▶ **GIVEN TEXT**
Living in Hope and History

Living in Hope and History
Notes from Our Century
by Nadine Gordimer

Published by Farrar Straus & Giroux; 0374189919; $24.00US; Nov. 99

Internationally celebrated for her novels, Nadine Gordimer has devoted much of her life and fiction to the political struggles of the Third World, the New World, and her native South Africa. Living in Hope and History is an on-the-spot record of her years as a public figure–an observer of apartheid and its aftermath, a member of the ANC, and the champion of dissident writers everywhere. Including her reminiscences of Nelson Mandela and Günter Grass, her correspondence with the Japanese novelist Kenzaburo Oe, and her reflections on race in Africa and America, these passionate writings lay bare the preoccupations of a lifetime. 

Author
Nadine Gordimer
‘s most recent work includes None to Accompany Me (FSG, 1994) and The House Gun (FSG, 1998). She has received many awards, including the Booker Prize and the 1991 Nobel Prize in Literature. She lives in Johannesburg, South Africa. 

Excerpt
The following is an excerpt from the book: Living in Hope and History: Notes from Our Century by Nadine Gordimer 
Published by Farrar Straus & Giroux; 0374189919; $24.00US; Nov. 99
Copyright © 1999 Nadine Gordimer

THREE IN A BED: FICTION, MORALS, AND POLITICS

Three in a bed: it’s a kinky cultural affair. I had better identify the partners. 

Politics and morals, as concepts, need no introduction, although their relationship is shadily ambiguous. But fiction has defining responsibilities that I shall be questioning all through what I have to say, so I shall begin right away with the basic, dictionary definition of what fiction is supposed to be. 

Fiction, says the Oxford English Dictionary, is ‘the action of feigning or inventing imaginary existences, events, states of things . . . prose novels and stories collectively’. So poetry, according to the OED, is not fiction. The more I ponder this, the more it amazes me; the more I challenge it. Does the poet not invent imaginary existences, events, states of things? 

If I should ask any erudite and literary gathering to give examples of the powers of the poets’ invention of imaginary existences, events, the poets’ matchless evocation of ‘states of  things’, all drawn, just as the prose writers’ is, from life–the fact of life–as the genie is smoked from the bottle, I could fill pages with quotations. If fiction is the suprareal spirit of the imagination, then poetry is the ultimate fiction. In speaking of fiction, I should be understood to be including poetry. 

What is politics doing in bed with fiction? Morals have bedded with story-telling since the magic of the imaginative capacity developed in the human brain–and in my ignorance of a scientific explanation of changes in the cerebrum or whatever, to account for this faculty, I believe it was the inkling development that here was somewhere where the truth about being alive might lie. The harsh lessons of daily existence, coexistence between human and human, with animals and nature, could be made sense of in the ordering of properties by the transforming imagination, working upon the ‘states of things’. With this faculty fully developed, great art in fiction can evolve in imaginative revelation to fit the crises of an age that comes after its own, undreamt of when it was written. Moby-Dick can now be seen as an allegory of environmental tragedy. ‘The whale is the agent of cosmic retribution’: we have sought to destroy the splendid creature that is nature, believing we could survive only by ‘winning’ a battle against nature; now we see our death in the death of nature, brought about by ourselves.

▶ **COLLECTED DATA**
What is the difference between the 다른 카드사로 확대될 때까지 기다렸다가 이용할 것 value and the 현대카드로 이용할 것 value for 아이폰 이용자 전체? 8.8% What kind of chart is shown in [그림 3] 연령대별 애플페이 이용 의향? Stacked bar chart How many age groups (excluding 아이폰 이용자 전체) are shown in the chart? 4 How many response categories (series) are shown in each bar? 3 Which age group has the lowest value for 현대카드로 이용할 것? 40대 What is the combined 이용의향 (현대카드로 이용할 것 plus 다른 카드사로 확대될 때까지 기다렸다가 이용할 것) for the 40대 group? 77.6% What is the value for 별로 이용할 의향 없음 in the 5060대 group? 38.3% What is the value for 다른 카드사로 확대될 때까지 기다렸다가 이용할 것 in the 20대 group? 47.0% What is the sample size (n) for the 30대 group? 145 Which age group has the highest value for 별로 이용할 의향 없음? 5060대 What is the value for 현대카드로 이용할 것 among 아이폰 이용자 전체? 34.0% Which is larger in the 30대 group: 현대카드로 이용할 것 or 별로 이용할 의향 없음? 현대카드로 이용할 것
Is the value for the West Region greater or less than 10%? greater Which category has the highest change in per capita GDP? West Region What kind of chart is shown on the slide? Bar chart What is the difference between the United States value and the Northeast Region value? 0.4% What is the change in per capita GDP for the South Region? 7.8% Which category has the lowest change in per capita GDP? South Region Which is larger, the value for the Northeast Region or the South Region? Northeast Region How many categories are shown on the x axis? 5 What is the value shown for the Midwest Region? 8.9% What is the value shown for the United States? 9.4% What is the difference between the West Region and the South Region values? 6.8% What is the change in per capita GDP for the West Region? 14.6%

▶ **WHAT THE EXERCISE ASKS**
Please reproduce the page on Living in Hope and History word for word, from "Fiction, says the" up to and including "be including poetry.". The material is separate from the page on Living in Hope and History.

▶ **TASK OUTPUT**
Fiction, says the Oxford English Dictionary, is ‘the action of feigning or inventing imaginary existences, events, states of things . . . prose novels and stories collectively’. So poetry, according to the OED, is not fiction. The more I ponder this, the more it amazes me; the more I challenge it. Does the poet not invent imaginary existences, events, states of things? 

If I should ask any erudite and literary gathering to give examples of the powers of the poets’ invention of imaginary existences, events, the poets’ matchless evocation of ‘states of  things’, all drawn, just as the prose writers’ is, from life–the fact of life–as the genie is smoked from the bottle, I could fill pages with quotations. If fiction is the suprareal spirit of the imagination, then poetry is the ultimate fiction. In speaking of fiction, I should be understood to be including poetry.